#### Your instructions
Convert every one of the entries below into a JSON list of strings, with each line as its own string and blank lines omitted.

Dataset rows
-=-=-

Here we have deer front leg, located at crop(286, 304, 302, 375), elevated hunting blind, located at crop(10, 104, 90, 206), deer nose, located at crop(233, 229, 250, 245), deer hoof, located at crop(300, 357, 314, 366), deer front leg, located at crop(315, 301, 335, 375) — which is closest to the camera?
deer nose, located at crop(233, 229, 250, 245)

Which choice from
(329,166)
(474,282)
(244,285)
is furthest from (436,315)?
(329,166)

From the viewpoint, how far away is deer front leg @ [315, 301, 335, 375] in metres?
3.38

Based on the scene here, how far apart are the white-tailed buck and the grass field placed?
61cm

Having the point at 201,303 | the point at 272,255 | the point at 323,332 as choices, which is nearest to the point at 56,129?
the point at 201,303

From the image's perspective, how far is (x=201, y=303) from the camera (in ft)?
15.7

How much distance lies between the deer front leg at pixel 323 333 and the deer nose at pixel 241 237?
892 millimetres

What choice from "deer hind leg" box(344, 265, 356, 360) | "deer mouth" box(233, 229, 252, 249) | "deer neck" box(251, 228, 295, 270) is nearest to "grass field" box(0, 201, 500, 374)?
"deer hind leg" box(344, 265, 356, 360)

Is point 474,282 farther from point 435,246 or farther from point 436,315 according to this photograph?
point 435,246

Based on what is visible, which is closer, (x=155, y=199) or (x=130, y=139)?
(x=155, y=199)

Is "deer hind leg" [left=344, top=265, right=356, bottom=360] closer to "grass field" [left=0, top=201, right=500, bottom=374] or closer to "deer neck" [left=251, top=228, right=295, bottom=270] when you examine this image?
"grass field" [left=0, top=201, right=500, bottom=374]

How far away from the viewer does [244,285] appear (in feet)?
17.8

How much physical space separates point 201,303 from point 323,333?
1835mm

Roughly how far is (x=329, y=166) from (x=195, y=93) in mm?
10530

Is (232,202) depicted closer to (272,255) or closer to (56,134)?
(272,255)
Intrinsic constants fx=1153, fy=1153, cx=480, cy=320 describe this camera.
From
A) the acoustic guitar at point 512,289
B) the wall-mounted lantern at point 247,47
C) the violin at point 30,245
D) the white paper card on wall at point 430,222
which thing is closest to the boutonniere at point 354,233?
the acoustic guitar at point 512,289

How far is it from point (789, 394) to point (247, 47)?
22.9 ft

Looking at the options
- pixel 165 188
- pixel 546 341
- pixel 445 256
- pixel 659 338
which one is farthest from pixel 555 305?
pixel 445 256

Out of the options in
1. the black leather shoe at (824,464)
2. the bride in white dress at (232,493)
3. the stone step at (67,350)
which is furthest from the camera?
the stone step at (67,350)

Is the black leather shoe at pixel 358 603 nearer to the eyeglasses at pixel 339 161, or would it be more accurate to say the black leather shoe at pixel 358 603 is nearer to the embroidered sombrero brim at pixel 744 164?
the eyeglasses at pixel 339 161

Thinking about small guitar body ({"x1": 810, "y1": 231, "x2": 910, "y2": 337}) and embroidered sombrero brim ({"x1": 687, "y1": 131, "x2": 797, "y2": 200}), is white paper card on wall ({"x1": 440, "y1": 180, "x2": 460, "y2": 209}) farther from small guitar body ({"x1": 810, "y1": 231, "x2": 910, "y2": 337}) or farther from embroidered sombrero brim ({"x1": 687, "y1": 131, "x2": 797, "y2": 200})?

-=-=-

#### Response below
[
  "Here we have deer front leg, located at crop(286, 304, 302, 375), elevated hunting blind, located at crop(10, 104, 90, 206), deer nose, located at crop(233, 229, 250, 245), deer hoof, located at crop(300, 357, 314, 366), deer front leg, located at crop(315, 301, 335, 375) — which is closest to the camera?",
  "deer nose, located at crop(233, 229, 250, 245)",
  "Which choice from",
  "(329,166)",
  "(474,282)",
  "(244,285)",
  "is furthest from (436,315)?",
  "(329,166)",
  "From the viewpoint, how far away is deer front leg @ [315, 301, 335, 375] in metres?",
  "3.38",
  "Based on the scene here, how far apart are the white-tailed buck and the grass field placed?",
  "61cm",
  "Having the point at 201,303 | the point at 272,255 | the point at 323,332 as choices, which is nearest to the point at 56,129?",
  "the point at 201,303",
  "From the image's perspective, how far is (x=201, y=303) from the camera (in ft)?",
  "15.7",
  "How much distance lies between the deer front leg at pixel 323 333 and the deer nose at pixel 241 237?",
  "892 millimetres",
  "What choice from \"deer hind leg\" box(344, 265, 356, 360) | \"deer mouth\" box(233, 229, 252, 249) | \"deer neck\" box(251, 228, 295, 270) is nearest to \"grass field\" box(0, 201, 500, 374)?",
  "\"deer hind leg\" box(344, 265, 356, 360)",
  "Is point 474,282 farther from point 435,246 or farther from point 436,315 according to this photograph?",
  "point 435,246",
  "Based on what is visible, which is closer, (x=155, y=199) or (x=130, y=139)?",
  "(x=155, y=199)",
  "Is \"deer hind leg\" [left=344, top=265, right=356, bottom=360] closer to \"grass field\" [left=0, top=201, right=500, bottom=374] or closer to \"deer neck\" [left=251, top=228, right=295, bottom=270] when you examine this image?",
  "\"grass field\" [left=0, top=201, right=500, bottom=374]",
  "How far away from the viewer does [244,285] appear (in feet)?",
  "17.8",
  "How much physical space separates point 201,303 from point 323,333?",
  "1835mm",
  "Roughly how far is (x=329, y=166) from (x=195, y=93) in mm?",
  "10530",
  "Is (232,202) depicted closer to (272,255) or closer to (56,134)?",
  "(272,255)",
  "Intrinsic constants fx=1153, fy=1153, cx=480, cy=320 describe this camera.",
  "From",
  "A) the acoustic guitar at point 512,289",
  "B) the wall-mounted lantern at point 247,47",
  "C) the violin at point 30,245",
  "D) the white paper card on wall at point 430,222",
  "which thing is closest to the boutonniere at point 354,233?",
  "the acoustic guitar at point 512,289",
  "How far is it from point (789, 394) to point (247, 47)?",
  "22.9 ft",
  "Looking at the options",
  "- pixel 165 188",
  "- pixel 546 341",
  "- pixel 445 256",
  "- pixel 659 338",
  "which one is farthest from pixel 555 305?",
  "pixel 445 256",
  "Out of the options in",
  "1. the black leather shoe at (824,464)",
  "2. the bride in white dress at (232,493)",
  "3. the stone step at (67,350)",
  "which is furthest from the camera?",
  "the stone step at (67,350)",
  "Is the black leather shoe at pixel 358 603 nearer to the eyeglasses at pixel 339 161, or would it be more accurate to say the black leather shoe at pixel 358 603 is nearer to the embroidered sombrero brim at pixel 744 164?",
  "the eyeglasses at pixel 339 161",
  "Thinking about small guitar body ({\"x1\": 810, \"y1\": 231, \"x2\": 910, \"y2\": 337}) and embroidered sombrero brim ({\"x1\": 687, \"y1\": 131, \"x2\": 797, \"y2\": 200}), is white paper card on wall ({\"x1\": 440, \"y1\": 180, \"x2\": 460, \"y2\": 209}) farther from small guitar body ({\"x1\": 810, \"y1\": 231, \"x2\": 910, \"y2\": 337}) or farther from embroidered sombrero brim ({\"x1\": 687, \"y1\": 131, \"x2\": 797, \"y2\": 200})?"
]